2017. Kobelt G et al. – The burden of multiple sclerosis 2015: Methods of data collection, assessment and analysis of costs, quality of life and symptoms
Kobelt G, Eriksson J, Phillips G, Berg J. The burden of multiple sclerosis 2015: Methods of data collection, assessment and analysis of costs, quality of life and symptoms. Mult Scler. 2017;23(2_suppl):4-16.
INTRODUCTION: This article describes the methods used to perform this large European-wide burden-of-illness study on multiple sclerosis (MS) using individual patient data.

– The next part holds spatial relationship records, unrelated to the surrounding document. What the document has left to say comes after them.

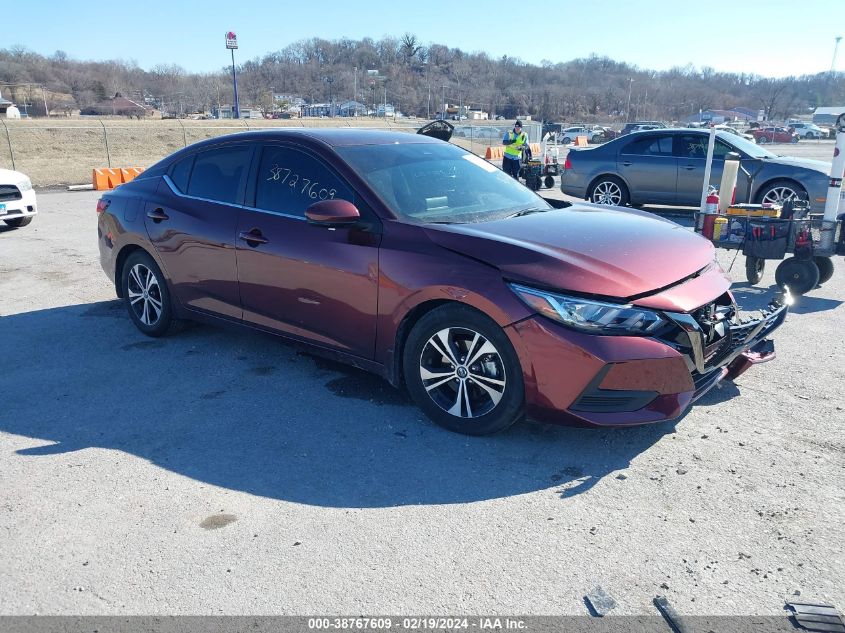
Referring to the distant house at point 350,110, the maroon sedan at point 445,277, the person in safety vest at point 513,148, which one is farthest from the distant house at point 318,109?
the maroon sedan at point 445,277

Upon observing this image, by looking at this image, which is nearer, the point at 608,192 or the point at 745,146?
the point at 745,146

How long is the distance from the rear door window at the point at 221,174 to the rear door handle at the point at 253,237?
320 millimetres

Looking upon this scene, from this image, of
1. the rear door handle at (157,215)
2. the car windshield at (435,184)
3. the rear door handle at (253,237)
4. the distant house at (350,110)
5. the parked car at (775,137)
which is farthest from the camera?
the distant house at (350,110)

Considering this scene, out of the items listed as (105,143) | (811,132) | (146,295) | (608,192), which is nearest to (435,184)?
(146,295)

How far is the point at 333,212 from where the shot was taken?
423 cm

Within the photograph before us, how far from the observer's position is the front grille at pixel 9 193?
1120 cm

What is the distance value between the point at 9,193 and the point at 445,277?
33.4ft

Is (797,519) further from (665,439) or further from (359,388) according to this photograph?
(359,388)

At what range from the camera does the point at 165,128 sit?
144 ft

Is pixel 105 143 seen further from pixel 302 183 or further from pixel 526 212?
pixel 526 212

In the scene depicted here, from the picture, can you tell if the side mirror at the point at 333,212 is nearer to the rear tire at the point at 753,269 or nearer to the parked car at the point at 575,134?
the rear tire at the point at 753,269

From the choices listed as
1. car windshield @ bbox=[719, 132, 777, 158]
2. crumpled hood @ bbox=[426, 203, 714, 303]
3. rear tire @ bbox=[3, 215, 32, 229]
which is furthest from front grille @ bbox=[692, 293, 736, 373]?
rear tire @ bbox=[3, 215, 32, 229]

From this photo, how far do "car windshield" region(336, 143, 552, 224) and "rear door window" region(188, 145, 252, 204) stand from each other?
0.93 metres

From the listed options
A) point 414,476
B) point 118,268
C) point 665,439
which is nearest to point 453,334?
point 414,476
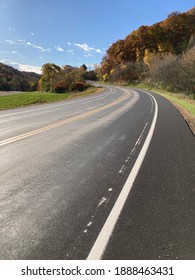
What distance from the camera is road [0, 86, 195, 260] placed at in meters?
3.60

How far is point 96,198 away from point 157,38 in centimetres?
10288

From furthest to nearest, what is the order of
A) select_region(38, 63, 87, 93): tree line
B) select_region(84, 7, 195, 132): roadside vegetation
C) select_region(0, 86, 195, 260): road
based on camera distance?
select_region(84, 7, 195, 132): roadside vegetation → select_region(38, 63, 87, 93): tree line → select_region(0, 86, 195, 260): road

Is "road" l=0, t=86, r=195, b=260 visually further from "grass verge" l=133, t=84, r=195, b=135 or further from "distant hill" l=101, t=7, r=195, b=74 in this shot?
"distant hill" l=101, t=7, r=195, b=74

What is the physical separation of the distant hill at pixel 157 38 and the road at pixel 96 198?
91.1 metres

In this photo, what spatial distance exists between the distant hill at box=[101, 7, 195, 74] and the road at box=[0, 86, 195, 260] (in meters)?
91.1

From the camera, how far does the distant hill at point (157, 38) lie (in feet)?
320

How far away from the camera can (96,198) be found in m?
5.00

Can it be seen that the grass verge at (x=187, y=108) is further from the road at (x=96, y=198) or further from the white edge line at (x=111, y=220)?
the white edge line at (x=111, y=220)

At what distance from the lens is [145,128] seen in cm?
1213

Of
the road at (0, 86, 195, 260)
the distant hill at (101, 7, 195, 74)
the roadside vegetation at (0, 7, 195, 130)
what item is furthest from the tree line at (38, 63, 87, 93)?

METHODS: The study collected all MS-related resource consumption, workforce participation, prevalent disease symptoms and health-related quality of life (HRQoL). Patients were recruited by national patient associations and, after informed consent, completed a specific questionnaire either on-line or on paper. Analyses were performed by country as well as for the study overall. Costs were estimated from the societal perspective, using publicly available unit costs and reported in national currencies and in EUR 2015 adjusted for purchasing power parity. The results are reported by disease severity groups according to self-assessed Expanded Disability Status Scale (EDSS) (mild, moderate, severe) and by EDSS point to highlight the development of costs as disability progresses.
RESULTS: A total of 16,808 patients in 16 countries participated in the study: Austria, Belgium, Denmark, Czech Republic, France, Germany, Hungary, Italy, the Netherlands, Poland, Portugal, Russia, Spain, Sweden, Switzerland and the United Kingdom.
CONCLUSION: This study, endorsed by the European Platform of MS Societies, provides up-to-date information on costs and expands the previously available information on HRQoL and symptoms.